- [Task statement]: Every entry below should be reproduced exactly, with all pictures left out.
(Input data)
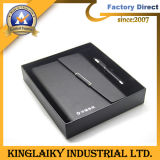 Customized Gift Set Notebook & Pen for Promotion (KSB-003A)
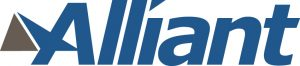 alliant-insurance-logo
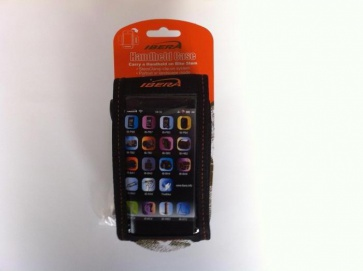 Ibera iphone 4 smartphone case with bicycle bike mount IB-PB6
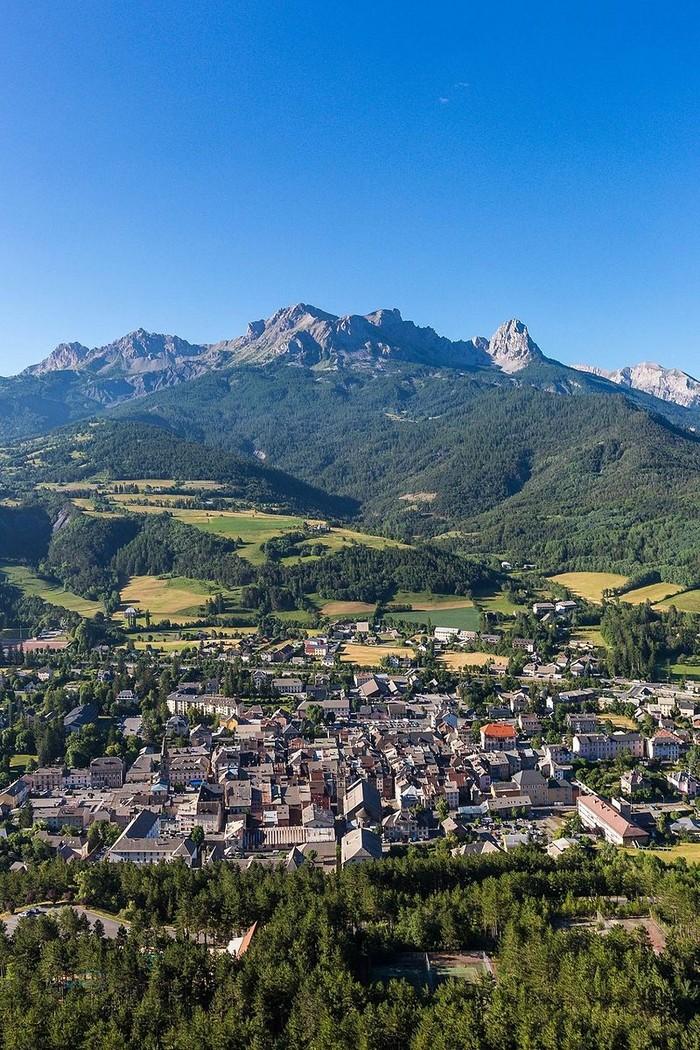 Département des Alpes-de-Haute-Provence (04) 000_1193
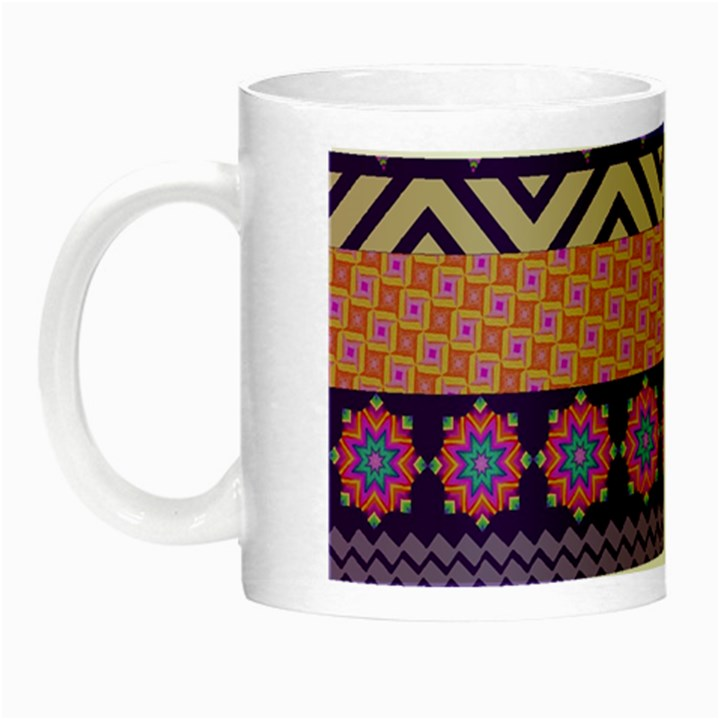 Colorful Winter Pattern Night Luminous Mugs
(End Input data)
- [Written answer]:
 Customized Gift Set Notebook & Pen for Promotion (KSB-003A)
 alliant-insurance-logo
 Ibera iphone 4 smartphone case with bicycle bike mount IB-PB6
 Département des Alpes-de-Haute-Provence (04) 000_1193
 Colorful Winter Pattern Night Luminous Mugs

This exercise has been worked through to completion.